Study Design
Evaluating indirect antimicrobial effects via a two-stage randomized trial: a simulation of oral vancomycin vs. metronidazole for C. difficile infection Juan Gago* Juan Gago Christopher Boyer Marc Lipsitch
Antimicrobial treatments are often approved on the basis of efficacy results from individually randomized trials. However, these trials are unable to capture the indirect or “spillover” effects of the treatment of one individual on the outcomes of others. These indirect effects are particularly important in the context of antimicrobial resistance as the treatment of an index patient can affect others’ exposure to resistant pathogens through a variety of mechanisms, even when the direct effects on de novo resistance are rare. We simulate a two-stage randomized trial, informed by a prior study of oral vancomycin for C. difficile infection in the Veterans Affair (VA) Health System, to illustrate how this design can better capture both direct and indirect effects of antimicrobial treatment strategies on vancomycin-resistant Enterococci (VRE) infections.

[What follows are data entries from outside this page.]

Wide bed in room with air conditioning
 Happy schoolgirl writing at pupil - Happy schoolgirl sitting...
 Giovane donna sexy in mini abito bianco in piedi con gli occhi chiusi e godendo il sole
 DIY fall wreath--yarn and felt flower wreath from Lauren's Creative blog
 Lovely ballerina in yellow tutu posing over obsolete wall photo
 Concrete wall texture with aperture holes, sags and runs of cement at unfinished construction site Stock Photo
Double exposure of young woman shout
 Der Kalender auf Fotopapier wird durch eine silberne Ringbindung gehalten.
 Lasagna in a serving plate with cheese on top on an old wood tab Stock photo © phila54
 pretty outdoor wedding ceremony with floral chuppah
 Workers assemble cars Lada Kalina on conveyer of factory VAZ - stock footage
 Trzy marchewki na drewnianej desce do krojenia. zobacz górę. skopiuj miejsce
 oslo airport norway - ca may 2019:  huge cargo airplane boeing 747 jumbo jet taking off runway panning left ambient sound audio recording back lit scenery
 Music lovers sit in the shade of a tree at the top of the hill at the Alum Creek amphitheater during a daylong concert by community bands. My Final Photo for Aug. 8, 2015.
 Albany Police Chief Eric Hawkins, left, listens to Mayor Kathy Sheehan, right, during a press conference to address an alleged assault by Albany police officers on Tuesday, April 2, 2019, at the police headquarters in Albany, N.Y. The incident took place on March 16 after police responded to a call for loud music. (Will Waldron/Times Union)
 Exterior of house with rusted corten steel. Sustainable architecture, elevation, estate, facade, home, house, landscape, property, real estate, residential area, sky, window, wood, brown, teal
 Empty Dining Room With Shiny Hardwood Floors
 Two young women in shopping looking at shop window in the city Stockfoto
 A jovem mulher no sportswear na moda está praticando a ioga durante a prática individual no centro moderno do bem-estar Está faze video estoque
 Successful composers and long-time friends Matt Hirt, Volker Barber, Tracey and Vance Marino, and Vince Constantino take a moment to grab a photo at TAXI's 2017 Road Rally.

In the first stage, hospitals (clusters) were assigned a treatment strategy that varied the proportion of vancomycin vs. metronidazole use. In the second stage, individual patients within each cluster were randomized to one of the treatments approved by their hospital’s assigned strategy. By comparing clusters with different proportions of vancomycin use over multiple time points (six months, one year, and two years), we estimated how the varying distribution of therapies influences overall and indirect antimicrobial effects.
This design extends beyond the classic trial approach, which can overlook how antimicrobial treatment strategies might affect the broader hospital environment. While our simulations suggest that direct effects of oral vancomycin on VRE risk may remain minimal, the two-stage design highlights subtle differences in population-level impacts that could emerge over time . By explicitly capturing cluster-level variation, two-stage randomization enables a more comprehensive evaluation of antimicrobial strategies, informing decisions that optimize both individual and population outcomes.